Uzay ve fırlatma çalışmalarının kazandığı ivme, insanlığı Ay’a yeniden ayak basmaya ve Ay’ı daha gelişmiş ekipmanlarla, daha ayrıntılı bir biçimde incelemeye yöneltmiştir. Bu amaca ulaşmak için Çin Ulusal Uzay İdaresi (CNSA) tarafından International Lunar Research Station (ILRS) ve NASA tarafından Artemis programı yürütülmektedir. ILRS programı dahilinde Ay araştırmaları, deneyleri ve Ay kaynaklarının kullanımına yönelik Ay ekseninde bir uzay istasyonu yerleştirilmesi planlanmaktadır. Çok aşamalı gerçekleşecek olan program, gelecekteki uzay görevleri için bir üs oluşturmayı amaçlamaktadır (Ling, 2023).

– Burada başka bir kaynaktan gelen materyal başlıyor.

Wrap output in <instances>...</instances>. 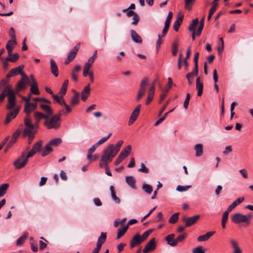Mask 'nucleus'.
Here are the masks:
<instances>
[{
    "label": "nucleus",
    "instance_id": "1",
    "mask_svg": "<svg viewBox=\"0 0 253 253\" xmlns=\"http://www.w3.org/2000/svg\"><path fill=\"white\" fill-rule=\"evenodd\" d=\"M205 23V16H203L200 20L197 30L196 31V26L199 24L198 19L195 18L193 19L188 27V30L192 32V37L193 41L195 40L196 36H199L203 31Z\"/></svg>",
    "mask_w": 253,
    "mask_h": 253
},
{
    "label": "nucleus",
    "instance_id": "2",
    "mask_svg": "<svg viewBox=\"0 0 253 253\" xmlns=\"http://www.w3.org/2000/svg\"><path fill=\"white\" fill-rule=\"evenodd\" d=\"M36 153L31 149L27 154H26L25 152H23L20 156L14 162L13 165L14 167L18 169H21L24 168L28 161V159L33 156Z\"/></svg>",
    "mask_w": 253,
    "mask_h": 253
},
{
    "label": "nucleus",
    "instance_id": "3",
    "mask_svg": "<svg viewBox=\"0 0 253 253\" xmlns=\"http://www.w3.org/2000/svg\"><path fill=\"white\" fill-rule=\"evenodd\" d=\"M64 112V110L60 111L58 114L50 117H47L46 120L44 121V125L48 129H57L60 127V119L61 116V112Z\"/></svg>",
    "mask_w": 253,
    "mask_h": 253
},
{
    "label": "nucleus",
    "instance_id": "4",
    "mask_svg": "<svg viewBox=\"0 0 253 253\" xmlns=\"http://www.w3.org/2000/svg\"><path fill=\"white\" fill-rule=\"evenodd\" d=\"M123 142V140H120L116 144L115 146L114 144L109 145L104 150L102 154L113 159L120 151Z\"/></svg>",
    "mask_w": 253,
    "mask_h": 253
},
{
    "label": "nucleus",
    "instance_id": "5",
    "mask_svg": "<svg viewBox=\"0 0 253 253\" xmlns=\"http://www.w3.org/2000/svg\"><path fill=\"white\" fill-rule=\"evenodd\" d=\"M6 91H7L8 99V104L6 106V108L8 110H11L16 105L15 93L12 90V85L10 84L6 86Z\"/></svg>",
    "mask_w": 253,
    "mask_h": 253
},
{
    "label": "nucleus",
    "instance_id": "6",
    "mask_svg": "<svg viewBox=\"0 0 253 253\" xmlns=\"http://www.w3.org/2000/svg\"><path fill=\"white\" fill-rule=\"evenodd\" d=\"M252 218V214L251 213L247 215H244L240 213H236L232 216V221L235 223H239L240 222H247L249 223V221Z\"/></svg>",
    "mask_w": 253,
    "mask_h": 253
},
{
    "label": "nucleus",
    "instance_id": "7",
    "mask_svg": "<svg viewBox=\"0 0 253 253\" xmlns=\"http://www.w3.org/2000/svg\"><path fill=\"white\" fill-rule=\"evenodd\" d=\"M97 57V51L95 50L93 54L87 60V61L85 63L83 72V75L84 77H86L90 73L89 69L93 64L94 61Z\"/></svg>",
    "mask_w": 253,
    "mask_h": 253
},
{
    "label": "nucleus",
    "instance_id": "8",
    "mask_svg": "<svg viewBox=\"0 0 253 253\" xmlns=\"http://www.w3.org/2000/svg\"><path fill=\"white\" fill-rule=\"evenodd\" d=\"M113 158L102 154L100 160L99 161V166L101 168L104 167L105 169V173L108 176H112V173L108 168V164L112 162Z\"/></svg>",
    "mask_w": 253,
    "mask_h": 253
},
{
    "label": "nucleus",
    "instance_id": "9",
    "mask_svg": "<svg viewBox=\"0 0 253 253\" xmlns=\"http://www.w3.org/2000/svg\"><path fill=\"white\" fill-rule=\"evenodd\" d=\"M148 85V79L147 78L143 79L140 84V87L136 96V100L139 101L145 94L147 86Z\"/></svg>",
    "mask_w": 253,
    "mask_h": 253
},
{
    "label": "nucleus",
    "instance_id": "10",
    "mask_svg": "<svg viewBox=\"0 0 253 253\" xmlns=\"http://www.w3.org/2000/svg\"><path fill=\"white\" fill-rule=\"evenodd\" d=\"M51 102L47 99V102L42 101L39 103L40 108L44 112L48 117L51 116L53 114V111L50 106Z\"/></svg>",
    "mask_w": 253,
    "mask_h": 253
},
{
    "label": "nucleus",
    "instance_id": "11",
    "mask_svg": "<svg viewBox=\"0 0 253 253\" xmlns=\"http://www.w3.org/2000/svg\"><path fill=\"white\" fill-rule=\"evenodd\" d=\"M80 48V44H76L74 48L69 52L67 57L65 61L66 65L68 64L72 61L76 56L78 51Z\"/></svg>",
    "mask_w": 253,
    "mask_h": 253
},
{
    "label": "nucleus",
    "instance_id": "12",
    "mask_svg": "<svg viewBox=\"0 0 253 253\" xmlns=\"http://www.w3.org/2000/svg\"><path fill=\"white\" fill-rule=\"evenodd\" d=\"M157 247V242L156 239L153 238L151 239L145 245V248L143 250V253H148L153 251Z\"/></svg>",
    "mask_w": 253,
    "mask_h": 253
},
{
    "label": "nucleus",
    "instance_id": "13",
    "mask_svg": "<svg viewBox=\"0 0 253 253\" xmlns=\"http://www.w3.org/2000/svg\"><path fill=\"white\" fill-rule=\"evenodd\" d=\"M21 133V130L19 129H17L12 134L11 140L7 144L5 149L4 152H6L13 145V144L16 142L17 139L19 137L20 134Z\"/></svg>",
    "mask_w": 253,
    "mask_h": 253
},
{
    "label": "nucleus",
    "instance_id": "14",
    "mask_svg": "<svg viewBox=\"0 0 253 253\" xmlns=\"http://www.w3.org/2000/svg\"><path fill=\"white\" fill-rule=\"evenodd\" d=\"M143 241L140 238V235L139 234H136L131 239L130 242V248L133 249L135 247L140 245Z\"/></svg>",
    "mask_w": 253,
    "mask_h": 253
},
{
    "label": "nucleus",
    "instance_id": "15",
    "mask_svg": "<svg viewBox=\"0 0 253 253\" xmlns=\"http://www.w3.org/2000/svg\"><path fill=\"white\" fill-rule=\"evenodd\" d=\"M199 218V215H195L190 217L184 216L182 217V220L185 222V226L187 227L193 225Z\"/></svg>",
    "mask_w": 253,
    "mask_h": 253
},
{
    "label": "nucleus",
    "instance_id": "16",
    "mask_svg": "<svg viewBox=\"0 0 253 253\" xmlns=\"http://www.w3.org/2000/svg\"><path fill=\"white\" fill-rule=\"evenodd\" d=\"M19 111V108H16L12 111L8 113L6 118L4 122V124H7L8 123H9L12 119H13L16 117Z\"/></svg>",
    "mask_w": 253,
    "mask_h": 253
},
{
    "label": "nucleus",
    "instance_id": "17",
    "mask_svg": "<svg viewBox=\"0 0 253 253\" xmlns=\"http://www.w3.org/2000/svg\"><path fill=\"white\" fill-rule=\"evenodd\" d=\"M34 116L36 120L35 124L37 126H38V124L42 119H44L45 121L47 117H48L45 114L39 111L35 112L34 113Z\"/></svg>",
    "mask_w": 253,
    "mask_h": 253
},
{
    "label": "nucleus",
    "instance_id": "18",
    "mask_svg": "<svg viewBox=\"0 0 253 253\" xmlns=\"http://www.w3.org/2000/svg\"><path fill=\"white\" fill-rule=\"evenodd\" d=\"M90 88L89 84L85 86L84 89L82 90L81 92V99L83 101H85L88 97L90 94Z\"/></svg>",
    "mask_w": 253,
    "mask_h": 253
},
{
    "label": "nucleus",
    "instance_id": "19",
    "mask_svg": "<svg viewBox=\"0 0 253 253\" xmlns=\"http://www.w3.org/2000/svg\"><path fill=\"white\" fill-rule=\"evenodd\" d=\"M203 84L202 80L200 77H198L196 80V89L198 90L197 95L201 96L203 94Z\"/></svg>",
    "mask_w": 253,
    "mask_h": 253
},
{
    "label": "nucleus",
    "instance_id": "20",
    "mask_svg": "<svg viewBox=\"0 0 253 253\" xmlns=\"http://www.w3.org/2000/svg\"><path fill=\"white\" fill-rule=\"evenodd\" d=\"M16 41L14 40H9L6 45L5 48L7 50L8 55H11L12 53L13 49L14 46L16 44Z\"/></svg>",
    "mask_w": 253,
    "mask_h": 253
},
{
    "label": "nucleus",
    "instance_id": "21",
    "mask_svg": "<svg viewBox=\"0 0 253 253\" xmlns=\"http://www.w3.org/2000/svg\"><path fill=\"white\" fill-rule=\"evenodd\" d=\"M50 69L51 73L55 76L57 77L58 76V69L56 62L53 59H50Z\"/></svg>",
    "mask_w": 253,
    "mask_h": 253
},
{
    "label": "nucleus",
    "instance_id": "22",
    "mask_svg": "<svg viewBox=\"0 0 253 253\" xmlns=\"http://www.w3.org/2000/svg\"><path fill=\"white\" fill-rule=\"evenodd\" d=\"M174 237L175 235L174 234H170L168 235L165 239L167 244L171 247H175L177 246V243L175 242Z\"/></svg>",
    "mask_w": 253,
    "mask_h": 253
},
{
    "label": "nucleus",
    "instance_id": "23",
    "mask_svg": "<svg viewBox=\"0 0 253 253\" xmlns=\"http://www.w3.org/2000/svg\"><path fill=\"white\" fill-rule=\"evenodd\" d=\"M35 127H38V126H31L25 127L23 134V136L26 137L27 136V135H31L32 134H33V135H34L36 133V131L34 129Z\"/></svg>",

Artemis programı dahilinde ise Ay’a bir dizi seyahat gerçekleştirilmesi ve Ay yörüngesine istasyon yerleştirilmesi planlanmakta, programdan kazanılan deneyimle Mars’a insanlı görev yapılması amaçlanmaktadır (Wall, 2023). Program genel olarak Space Launch System (SLS) fırlatma aracıyla ve Orion kapsülü ile gerçekleştirilmektedir. Gelecekteki Ay ve Mars programlarında kullanılmak üzere, ayrıca SpaceX tarafından Starship fırlatma aracı geliştirilmekte olup Artemis III programında kullanılması planlanmaktadır.

Fırlatma Teknolojileri Alanında Türkiye’deki Çalışmalar

Ülkemiz hem günümüzde hem de gelecek için oldukça belirleyici olan uzay teknolojisine sahip olma çalışmalarını önemle sürdürmektedir. Bu kapsamda ilan edilen Milli Uzay Programı (MUP)’nın hedeflerinden olan “Uzaya Bağımsız Erişim ve Uzay Limanı” ile “Ay Görevi” hedefleri, fırlatma sistemlerinin geliştirilmesiyle doğrudan ilgilidir. Bu alandaki yerli çalışmalara örnek olarak ROKETSAN tarafından geliştirilen, uyduları ve uzay araçlarını yurtiçinden, milli imkanlarla fırlatmayı amaçlayan Mikro Uydu Fırlatma Sistemi (MUFS) (URL 4, 2023) ile DeltaV Uzay Teknolojileri A.Ş. tarafından geliştirilen, çeşitli teknolojik ürünlerin mikro yerçekimi ortamında test edilebilmesi için oldukça önemli olan Sonda Roketi Sistemi (SORS) (URL 5, 2023; İspir, 2021) ve yine DeltaV Uzay Teknolojileri A.Ş. tarafından Ay Görevi kapsamında kullanılmak üzere geliştirilen, gelecekte fırlatma sistemlerinde yaygınlaşabilecek hibrit yakıtlı roket motorlarının bir örneği olan Hibrit İtki Sistemi (HİS) verilebilir (URL 6, 2023).

Sonuç

Fırlatma sistemleri ve teknolojileri alanında Türkiye’deki ve dünyadaki gelişmelere bakıldığında, uzayda söz sahibi olmanın gelecekte büyük öneme sahip olacağı bariz olmakla beraber, uzay alanındaki çalışmalara erken başlayan ve bu çalışmaları verimli bir şekilde ilerletebilen ülkelerin avantajlı olduğu görülmektedir. Uzaya yerli imkanlarla ve bağımsız erişim sağlayarak görev yükü ve insan taşıma olanağına sahip olup uzayda söz sahibi olmayı amaçlayan ülkemizin, fırlatma sistemi geliştirme ve Ay araştırma görevlerine ağırlık vermesi ve bu doğrultuda insan kaynağı yetiştirmeye özen göstermesi, gelecek nesillerimize daha güçlü bir Türkiye sunacaktır.